The Corporations Act distinguishes between retail and wholesale clients, with all clients assumed to be retail unless they satisfy one of the wholesale categories. The wholesale categories include clients with a gross annual income of A$250,000 or more in each of the previous two years or net assets of at least A$2.5 million.

Under the Corporations Act, retail investors are afforded greater consumer protections than a ‘sophisticated investor’. Sophisticated investors are expected to have a greater level of knowledge and, to a degree, to be able to look after their own interests to a greater extent as compared with retail investors.

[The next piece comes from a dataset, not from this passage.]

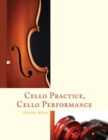 Cello Practice, Cello Performance - eBook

On the other hand, firms providing financial services to retail clients must adhere to certain conduct and disclosure obligations. These obligations are designed to ensure retail clients receive good quality advice and are able to make informed decisions on that advice. Generally, a financial services firm must provide various disclosure documents before issuing a financial product to retail clients. This includes a financial services guide (disclosing what service the client receives), a statement of advice (disclosing what personal advice has been given considering the client’s circumstances) and a product disclosure statement (PDS) (disclosing what the financial product the client is buying), as well as information regarding compensation and complaint handling arrangements.

ASIC has published guidance for issuers of certain superannuation products and managed investment products issued to retail clients, which are required to make fee disclosures. Broadly, the enhanced fee disclosure regulations require an issuer to issue a PDS, describe certain transactions in periodic statements, disclose indirect costs and, in the case of superannuation products, other fees, and total fees and costs. Notably, this guidance has recently been reviewed by ASIC, which is seeking industry feedback on proposals to update the guidance and associated regulations with a view to ensuring fees and costs information is practicable for industry while being informative for consumers.

Rule making

How are rules that affect the financial services industry adopted? Is there a consultation process?

Rules that affect the financial services industry in Australia include federal legislation and associated regulations, regulator-specific rules, regulatory guidance and class orders. Much of the applicable legislation allows regulators to vary its effect on industry participants (including relief) through the use of RGs and class orders.

The adoption process varies depending on the nature of the rules or regulations being implemented or changed. Consultation processes will generally be undertaken with industry participants in relation to variations that will significantly alter the current regulatory framework. ASIC issues consultation papers seeking feedback from stakeholders on matters it is considering. These consultation papers outline ASIC’s proposals and questions for public consultation (eg, whether or not they agree with ASIC’s proposals and supporting reasons). Based on the public comments received from submissions to ASIC, ASIC decides whether or not to implement the changes to the relevant rules.